By the way, since that day's sales pitch natural gas prices have fallen by fifity percent and net demand for electricty has declined as much as ten percent. Trust me.

There was a problem with the presentation which I had the courtesy not to bring up. After all, I could have left that cookout in a plastic bag if I had told what I knew. While telling us there would be no new gas fired plants Gordon himself was in the permitting process for a new plant in the Pioneer Valley Energy Park in Westfield, Massachusetts. Energy Management Inc. Gordon's umbrella company based in Boston, had initiated the state review process for his application. The plant would be built by the Westfield Land Development Company LLC, a Delaware corporation.
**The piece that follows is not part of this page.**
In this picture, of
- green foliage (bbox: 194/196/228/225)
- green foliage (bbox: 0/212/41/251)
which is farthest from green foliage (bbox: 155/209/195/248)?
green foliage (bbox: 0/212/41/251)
To produce its 400MW it would need two million gallons of fresh water daily to cool its turbines and it already has, at this writing, state permits for a one million gallon oil storage tank so that it can burn oil whenever it suits Gordon's needs to do so. Apparently Gordon has just the right story for every occasion.

I spoke with an official from the city of Westfield and asked how he found dealing with Gordon's company. His answer, accompanied by a hearty laugh, was telling. "Oh, they're great, nice guys. Really easy to deal long as you agree with them."

As for Gordon and his expert opinion that both oil and gas supplies and prices will remain unacceptably volatile, making wind of all things a preferable saource of energy: remember Bay Corp Holdings? The principles of Bay Corp Holdings appear to be the same as the principles of a company called Houston Street Exchange. Houston Street Exchange is a trader in oil and One has to wonder if all these years while beating the drum of let's get off the oil and gas treadmill Gordon has been speculating in energy with his friends from Bay Corp Holdings. Recently, for an entire year Gordon was saying that gas would become short in supply and prohibitive in cost while at the same time huge new gas reserves were being discovered and the actual price of gas decreased by half. Yet, a lot of people, people in positions from which they manage our energy future, seem to believe that Gordon's pronouncements about our energy future are true. The most frightening thing I could ever hear is Jim Gordon saying, trust me.